In mid-March, the HRC website reports that it is taking on a huge fight that is rather out of its comfort zone. It explains that the HRC offers its "support" (though I am starting to wonder what that support means outside of a pat on the back...digression) to Senators Frank Lautenberg and Barbara Lee who are introducing a bill that will repeal programs in school that offer an abstinence-only sexual education instruction. The HRC explains that it has long opposed these types of programs largely due to the fact that a government telling you to"save yourself for marriage" is highly ironic for LGBT youth who are concurrently told that they are not allowed the marriage that they would be saving themselves for. Amidst these ideas are obvious concerns about HIV and STI transfer when young children are sent into the world without knowledge about how contraceptives are necessary for much morethan avoiding pregnancy, and that pregnancy itself is not the only outcome in sexual intercourse.

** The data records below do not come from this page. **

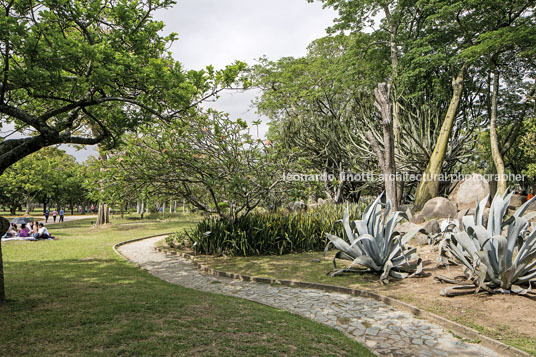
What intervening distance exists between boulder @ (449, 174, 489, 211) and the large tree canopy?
12.2 metres

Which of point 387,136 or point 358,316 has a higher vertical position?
point 387,136

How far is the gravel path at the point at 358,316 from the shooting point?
12.4ft

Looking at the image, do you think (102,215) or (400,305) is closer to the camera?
(400,305)

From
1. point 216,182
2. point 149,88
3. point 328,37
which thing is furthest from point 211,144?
point 328,37

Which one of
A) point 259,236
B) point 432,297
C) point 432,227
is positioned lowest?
point 432,297

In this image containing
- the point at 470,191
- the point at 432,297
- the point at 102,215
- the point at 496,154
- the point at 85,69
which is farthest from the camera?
the point at 102,215

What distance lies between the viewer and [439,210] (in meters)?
12.1

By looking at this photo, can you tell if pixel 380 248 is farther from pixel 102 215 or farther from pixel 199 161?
pixel 102 215

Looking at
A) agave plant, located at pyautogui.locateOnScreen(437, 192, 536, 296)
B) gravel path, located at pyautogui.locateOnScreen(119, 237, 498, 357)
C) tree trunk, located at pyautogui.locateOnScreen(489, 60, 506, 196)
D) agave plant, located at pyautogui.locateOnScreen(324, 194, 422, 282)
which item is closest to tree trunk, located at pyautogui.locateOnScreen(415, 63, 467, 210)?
tree trunk, located at pyautogui.locateOnScreen(489, 60, 506, 196)

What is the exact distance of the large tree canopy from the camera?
398 cm

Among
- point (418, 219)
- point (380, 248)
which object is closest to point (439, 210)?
point (418, 219)

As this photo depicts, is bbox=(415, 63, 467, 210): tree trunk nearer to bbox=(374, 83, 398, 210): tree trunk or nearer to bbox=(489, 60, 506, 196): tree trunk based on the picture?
bbox=(489, 60, 506, 196): tree trunk

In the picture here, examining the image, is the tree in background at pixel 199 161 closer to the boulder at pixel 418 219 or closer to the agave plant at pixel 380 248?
the agave plant at pixel 380 248

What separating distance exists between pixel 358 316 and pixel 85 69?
559cm
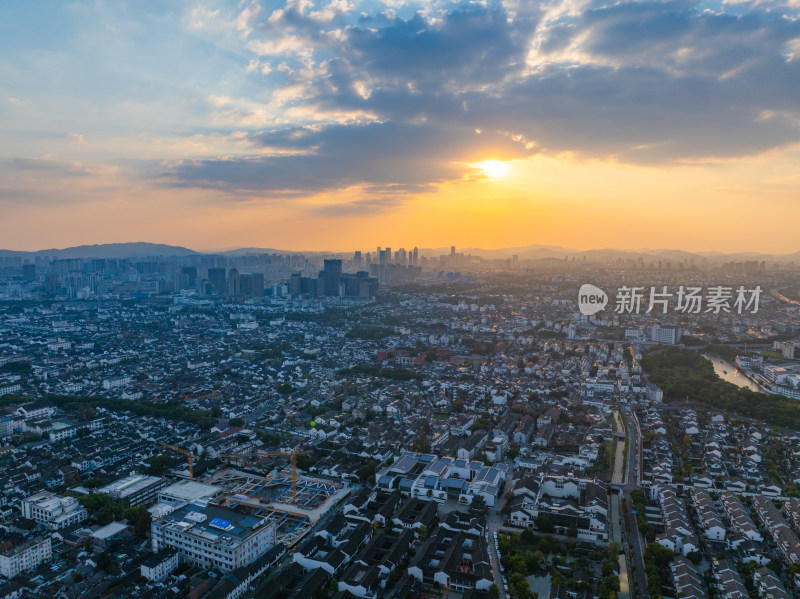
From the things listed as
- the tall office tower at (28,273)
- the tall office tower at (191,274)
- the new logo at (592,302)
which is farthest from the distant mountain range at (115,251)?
the new logo at (592,302)

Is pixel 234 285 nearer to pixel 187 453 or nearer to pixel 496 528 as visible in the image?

What I appreciate so much about this post is that it is one of few posts that do not directly deal with the gay marriage debate. Though it is a central factor in the reasoning of the HRC to not support abstinence-only education, gay marriage is a footnote to the larger focus of the article. While I understand that it can be effective for an activist group to focus its energy onto one issue (i.e. gay marriage), I think that the HRC often looks past certain issues in the gay community and diminishes the entirety of the dialogue to one simply about gay rights. In this mindset, it
can be easy to overlook the cohesive expanse of the movement and all that it can entail. Here, however, the talk about HIV activism and the idea that not all people can wait for marriage is an important one to have.

In the future, it might even be worth mentioning that not all gay Americans are looking for a marriage. There is a large population in the country that are vehemently opposed to the institution in its heteronormative nature and its feeling that a religious institution should have legal footing in America. While marriage EQUALITY is obviously the main aim of the HRC, they might to well to determine ways to incorporate this subset of the homosexual community into the fight for gay rights.